As I said, Blu-ray is proving to be somewhat of a hard sell as it is, since all it offers is a better picture (DVD offered a ton of better features). If they just said "Nope, you have to buy all new hardware," it would be a total non-starter. People wouldn't buy the HDCP2 players, since they'd have HDCP1 TVs and they'd want them to work. Thus electronics companies wouldn't be interested in selling HDCP2 players. Since people wouldn't have HDCP2 players, you couldn't make discs require HDCP2 or nobody could play them.

Things can be forced on consumers only in certain circumstances. All the encryption on Blu-ray worked because nobody really noticed, it was just a part of the format. Likewise HDCP wasn't something most people encountered problems with only the early adopters got fucked. However you now have a massive installed base of HDCP TVs, and growing every day. Try to screw that over and it just won't work. Your shit won't sell and if it won't sell, companies will stop making it.

Interesting

[dcposch]

It seems to me that many media companies are in denial about a simple fact--you can't share a secret with a million people and expect them to keep it.

Want to send your account password to your bank? One sender, one trusted recipient, and a world of potential eavesdroppers. That's a problem crypto can solve.

But if the final destination of your precious content is every Joe's TV, iPod, and computer screen, any "encryption" you have between here and there is fundamentally futile. It only takes one of those Joes to start seeding it on BitTorrent, and the more annoying you try make the DRM, the more likely people will be to simply use that as their source instead of paying you.

Besides, after all that work designing and implementing a complex DRM scheme, every single frame of that movie you just sold me is gonna be rendered to my computer's framebuffer. Which gets sent to the display driver. Which is... drumroll... whatever I felt like installing. In theory, I can make my own driver that writes an AVI. So even in theory, DRM is broken.

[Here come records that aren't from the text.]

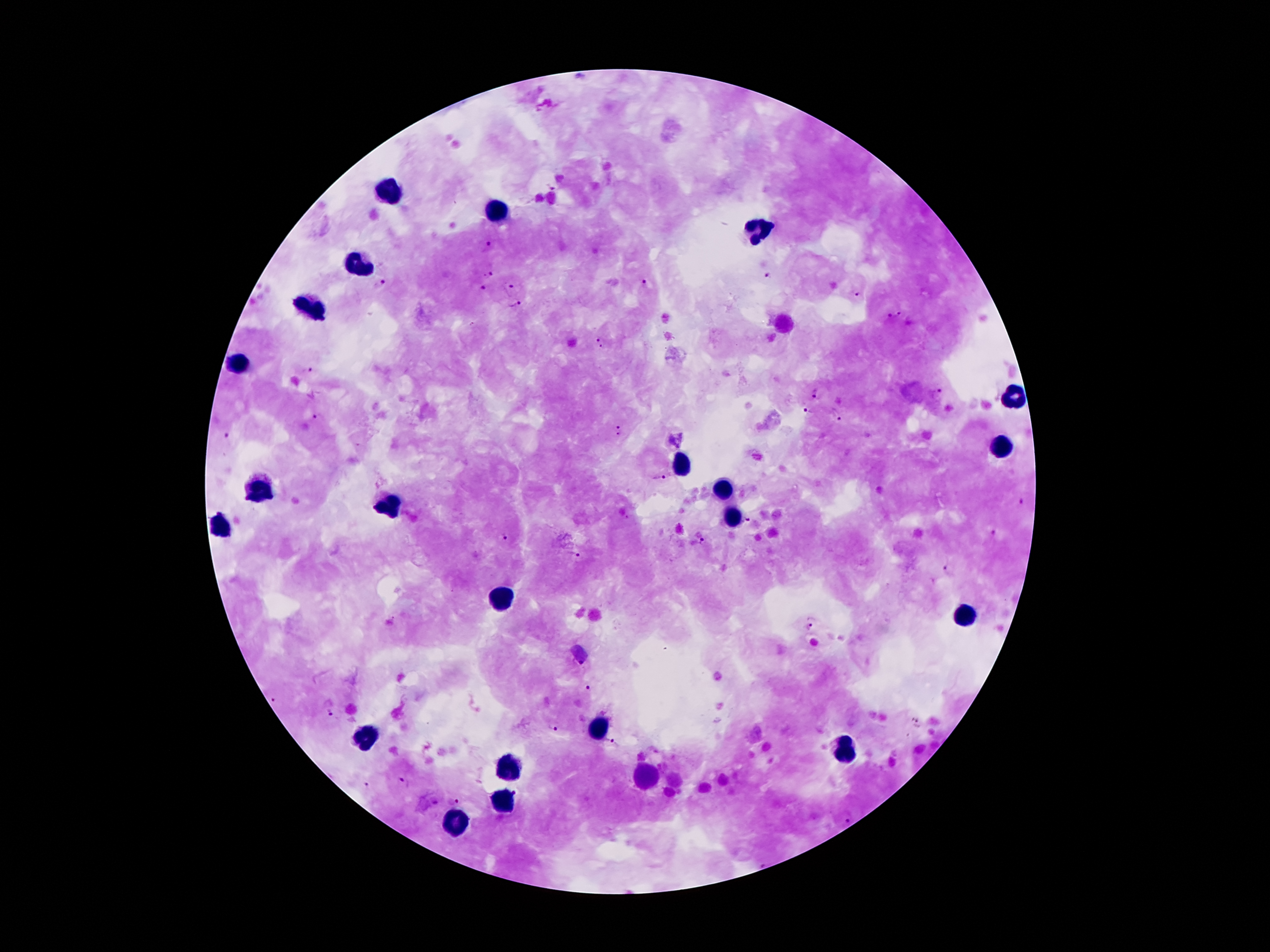
coordinate format = approximate centers as [x, y] in pixels
leukocyte locations = [387, 194], [494, 211], [756, 227], [362, 263], [316, 306], [240, 364], [1012, 394], [998, 446], [679, 466], [723, 488], [255, 490], [391, 505], [733, 515], [221, 528], [504, 597], [968, 614], [597, 727], [364, 739], [844, 748], [509, 770], [649, 776], [507, 798], [458, 821]
Plasmodium parasite locations = [488, 245], [487, 274], [768, 275], [383, 282], [645, 282], [508, 285], [482, 288], [858, 297], [515, 305], [893, 315], [600, 343], [305, 370], [813, 393], [937, 394], [808, 411], [835, 413], [318, 416], [618, 430], [228, 439], [657, 477], [1022, 500], [747, 521], [997, 532], [502, 536], [702, 541], [572, 553], [949, 568], [813, 625], [581, 665], [589, 689], [275, 700], [330, 714], [917, 721], [551, 727], [612, 743], [404, 783], [365, 784], [454, 800], [848, 819], [761, 861]
magnification = 100x
image size = 1270×952 pixels
patient malaria status = infected with Plasmodium falciparum
field of view = one from this slide
capture = smartphone camera through the microscope eyepiece
stain = Giemsa
preparation = thick blood smear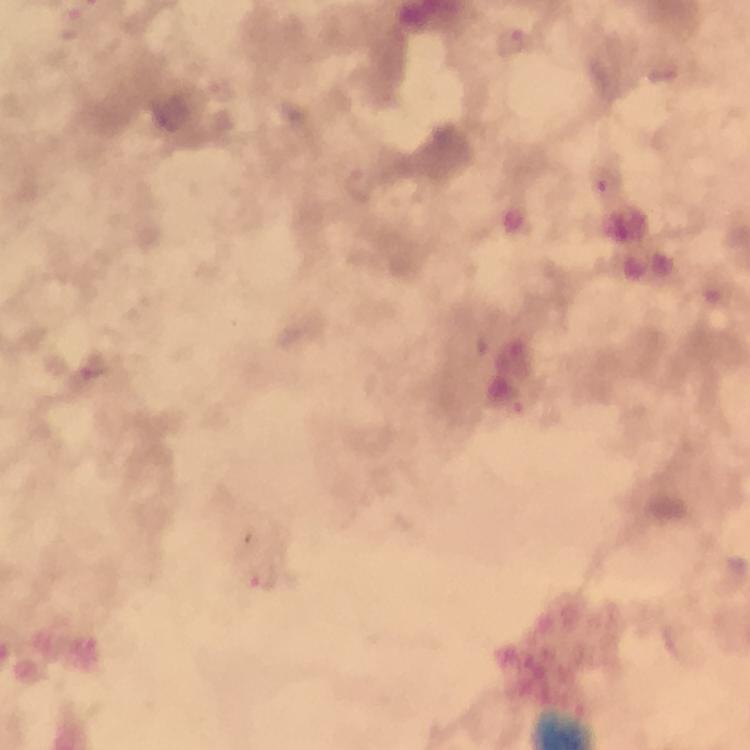
Approximate centers as {x, y} in pixels. Malaria parasite locations: {604, 177}, {263, 578}. A crop from one field of view. Immersion oil was used. Photographed through the microscope with a smartphone camera. Image is 750×750 pixels. From a diagnostic examination for malaria. 100x magnification. Thick smear. Giemsa-stained preparation.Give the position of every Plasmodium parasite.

It's the same kind of denial that leads companies to think streaming video is meaningfully different from just giving me a file to download. If you're sending the bits to my computer, you cannot possibly control what I subsequently do with them.

IMO, the RIAA could make so much more money if they just accepted filesharing as fact and focused on monetizing it. They should look at the bright side--way more people are listening to way more music now than they did back in the day when songs came in plastic cartridges and brick-sized Walkmen roamed the earth. Organize some shows. Sell some merchandise. Sell me a DVD that has awesome-quality 24K soundfiles on it. Get your song on the next Rock Band.

A couple of weeks ago, I went to Lollapalooza 2010. It was awesome, worth every penny of the $180 I paid. How did I decide to go? I found a bunch of the lesser-known artists on Youtube, and liked what I saw. They earned their cash. The record execs, trying to prop an obsolete business model with lawsuits, did not.

Re:TFS is confusing

[clone53421]

No he isn’t. He’s being forced to go to extreme lengths to exercise his fair use.

breaks HDCP, not AACS

[AceJohnny]

People are confusing this master key that breaks HDCP, saying it can help decrypt Blu-Ray discs. That's not the case: Blu-Ray is encrypted with AACS, which has a similar concept of device keys derived by a master key. AACS has a mechanism of revoking compromised device keys. Getting the AACS master key would bypass that mechanism, and would be great news.

This key isn't the AACS master key This is an HDCP key, which would allow one to create a "unauthorized" device that can connect to HDCP-encrypted HDMI and succesfully decrypt the HD stream.

HDCP has been known to be nearly broken since 2001, in that obtaining the device keys of 40-50 devices is enough to calculate the master key.